One of the longest-running shows on the London legal scene is said to have been maintained by payments from the legal aid fund to Hamza’s lawyers totalling some £680,000. That’s on top of the Treasury’s legal bill, of course.

The government is squirming, anticipating popular uproar. The Lord Chancellor and Secretary of State for Justice (not bad for someone with no legal background at all) has ordered an “immediate review” explaining that “he is concerned about public confidence in the legal aid system”.

The Law Society has already warned HMG not to lose sight of the “constitutional importance” of legal aid which “was devised to ensure that nobody is unable to enforce or defend a right for want of the means to do so”.

Justice director, Angela Patrick, has observed that ‘Human rights cases can involve complex challenges to some of the most treasured government policies; without legal aid, the state could be insulated from effective scrutiny’.

Like it or not, it has to be right. A more adept administration, relying less on common rhetoric and more on cultured debate, might have brought the curtain down far earlier but you can’t simply close the theatre.
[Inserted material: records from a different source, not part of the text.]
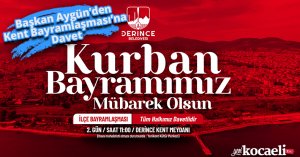 Başkan Aygün’den Kent Bayramlaşması’na Davet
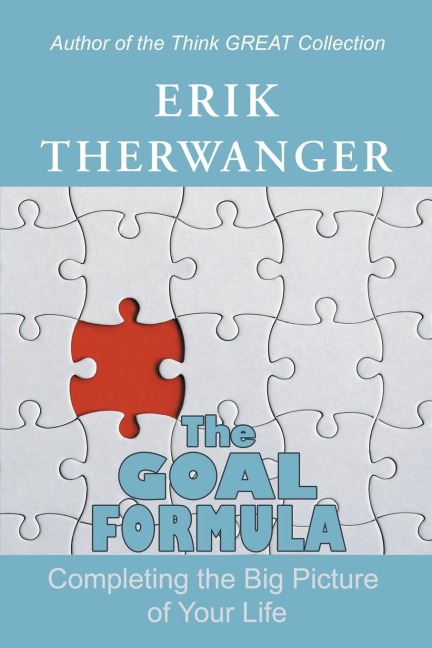 The Goal Formula: Completing the Big Picture of Your Life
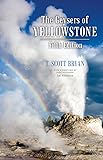 The Geysers of Yellowstone, Fifth Edition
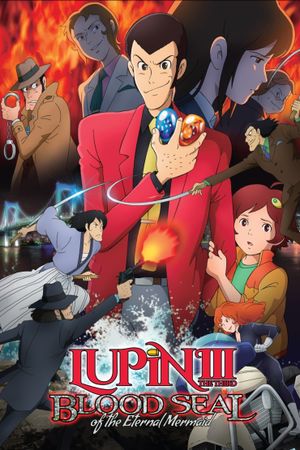 Lupin the Third: Blood Seal of the Eternal Mermaid's poster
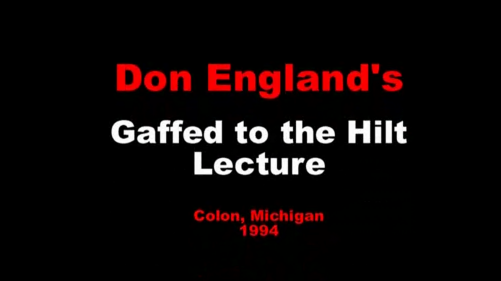Gaffed To The Hilt Lecture by Don England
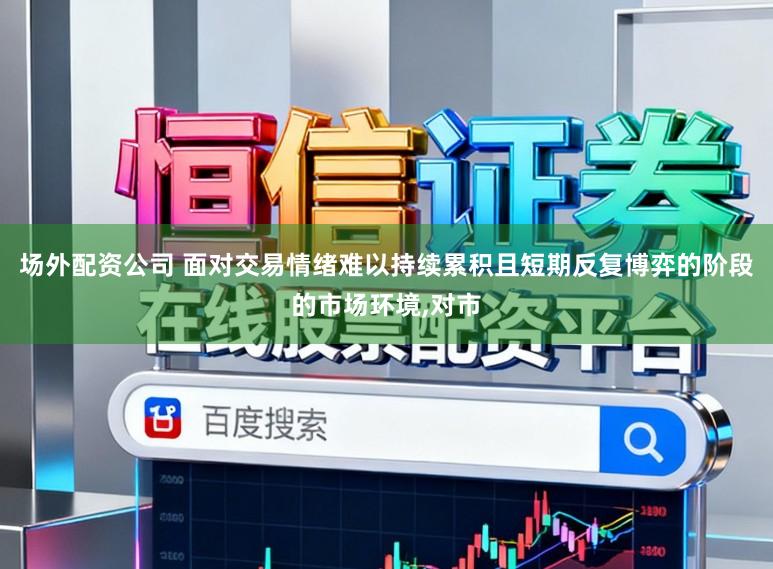 场外配资公司 面对交易情绪难以持续累积且短期反复博弈的阶段的市场环境，对市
Are you still to learn that the end and perfection of our victories is to avoid the vices and infirmities of those whom we subdue? (Alexander III)

Tuesday, 6 November 2012

Invest in the best

I read this morning that a green paper on plans to expand the Territorial Army will be announced on 8 November. It’s going to include financial incentives for businesses to employ members of the TA and a provision for two weeks paid leave for any reservists employed in the public sector.

Also this morning I posted on my website a report of how a government department – the paradoxically-named Department for Communities and Local Government – got caught out on a contractual dispute and was successfully sued in the High Court for more than £760,000.

Why did it lose?  Because, to quote from the report, the contract was “not drafted by lawyers”.

Fantastic.  How much money did our government waste in costs of the litigation only to blow the best part of a million pounds which, one infers, could have been saved if it had spent by comparison a modest sum on people who knew what they were doing.

What are these reservists, paid for out of the public purse and/or by struggling businesses that the government is currently trying to help (work that one out) going to be doing? 

Will we be sending them out in place of the highly-trained marines and others who continue nevertheless to be killed by a very capable enemy in Afghanistan? 

Just two examples of how this country now seems to be wedded to a strategy of second-rate performance.  They’re two of many – read all about the legal system and the health service in many earlier posts on this blog.

This is all done in the name of economy, because we need to cut expenditure.  Show me where any of it is working.

The contract dispute – expensive mistake.

The NHS – paying out millions every week for its incompetence,

The Ministry of Injustice dismantling our legal system to save virtually nothing.

The MOD (already quite proficient at some of the above) killing off anybody to save money.

We have to get back to doing what Great Britain has for the last few hundred years done so well - leading the field - even if it costs a few quid.

Invest in the best. All else follows.